2- Bien souvent aussi, l’homme de lettres se veut homme d’esprit et, pour le plaisir d’un mot, renvoie l’artiste aux oubliettes : « Le fils de Vernet est un des pointus les plus redoutables. Il entre au Salon. Il voit deux tableaux. Il demande de qui ils sont. On lui répond : “de Hallé” ; et il ajoute : “vous-en”. Allez-vous-en » (1767, Versini 535).

3- Belaval, L’Esthétique sans paradoxe de D., cite Diderot : « Lemoine disait qu’il fallait trente ans de métier pour savoir conserver son esquisse » (125), c'est-à-dire pour que la finition du tableau n’éteigne pas le feu de l’enthousiasme.

4- Voir aussi Belaval, Esthétique sans paradoxe de D., p. 106-107. Diderot ajoute : « En peinture comme en morale, il est dangereux de voir sous la peau ».

5- En un autre texte, Diderot demande : « Jésus-Christ, pauvre, triste, chétif, jeûnant, priant, veillant, souffrant, battu, fouetté, bafoué, souffleté, a-t-il jamais pu être taillé d’après un brigand nerveux qui avait débuté par étouffer des serpents au berceau, et employé le reste de sa vie à courir les grands chemins, une massue à la main, écrasant des monstres et dépucelant des filles... ». Cité par Seznec, Diderot et l’Antiquité, p. 113.

6- Belaval, Esthétique sans paradoxe de Diderot : « L’art chrétien a déprécié la nature, à tel point que les plus belles Vierges d’un Raphaël, d’un Guide, d’un Baroche, d’un Titien, nous tiennent en respect et qu’elles ne sauraient réveiller “un cortège d’idées douces, voluptueuses, agréables, qui missent les sens et les passions en jeu » (105).

7- D’où l’admiration de Diderot pour les Anciens, plus proches de la nature que nous, parce que moins domestiqués par la civilisation qui, des hommes, fait des nains : « Je ne me lasserai point de crier à nos Français : la Vérité! la Nature! les Anciens! Sophocle! Philoctète! » (Belaval, 148 et 268).

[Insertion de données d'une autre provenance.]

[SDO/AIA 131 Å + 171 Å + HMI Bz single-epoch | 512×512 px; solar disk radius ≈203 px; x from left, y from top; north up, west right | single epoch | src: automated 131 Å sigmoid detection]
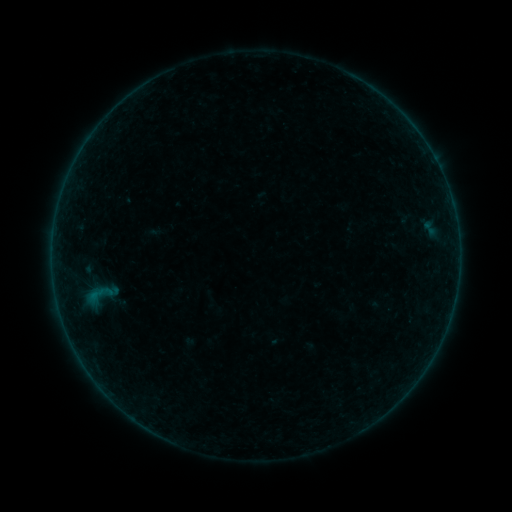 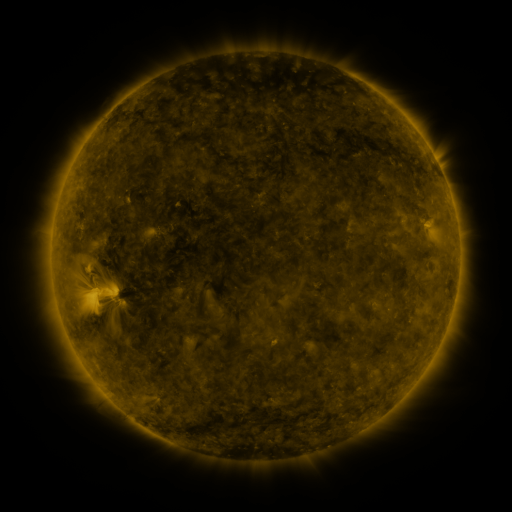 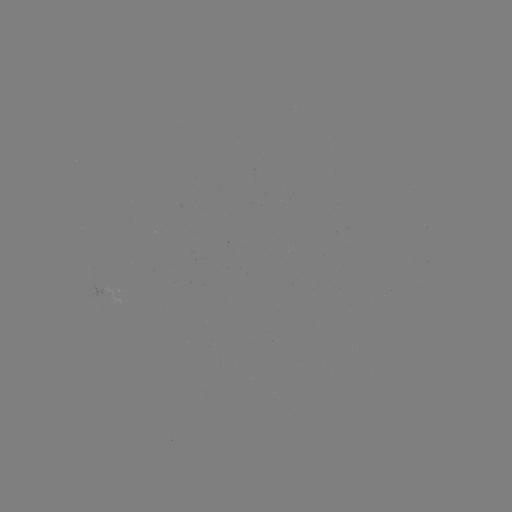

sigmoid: [71, 266, 129, 326]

8- Diderot a-t-il lu Winckelmann? Selon Versini, Diderot l’aurait pratiqué dès 1765 (1010), ou seulement en 1766 (1047, n. 1). Il est vrai que la chose n’est pas bien claire, puisque Versini dit par ailleurs que Diderot n’a jamais lu Winckelmann, pas plus que Lessing (1018 n. 1). En vérité, la première mention sans équivoque de Winckelmann se trouve dans le Salon de 1765, dans ce passage où Diderot, se référant explicitement à l’historien allemand, reprend précisément ses propres termes dans la description du Torse du Belvédère. Cela ne signifie pas que Diderot a réellement lu l’Histoire de l’art chez les Anciens, publiée en allemand en 1764, mais dont la traduction française ne paraît qu’en 1766, un an après le Salon ; en revanche, Diderot a lu un long compte rendu de l’édition allemande dans le Journal encyclopédique, du 1er octobre au 1er décembre (Versini 439 et N. 1). Elizabeth Décultot, Johann Joachim Winckelmann, PUF 2000, p. 300 : « Diderot était un lecteur assidu du Journal étranger, qui publie une traduction des Gedanken dès 1756 et, par la suite, plusieurs comptes rendus sur les travaux de l’antiquaire allemand. Il y a fort à parier que c’est dans ces traductions françaises qu’il est allé puiser une part de son lexique. »

9- Essai sur la peinture, cité par Grimaldi, L’Art ou la feinte passion, p. 43.

10- Ces citations se trouvent dans Belaval, p. 290.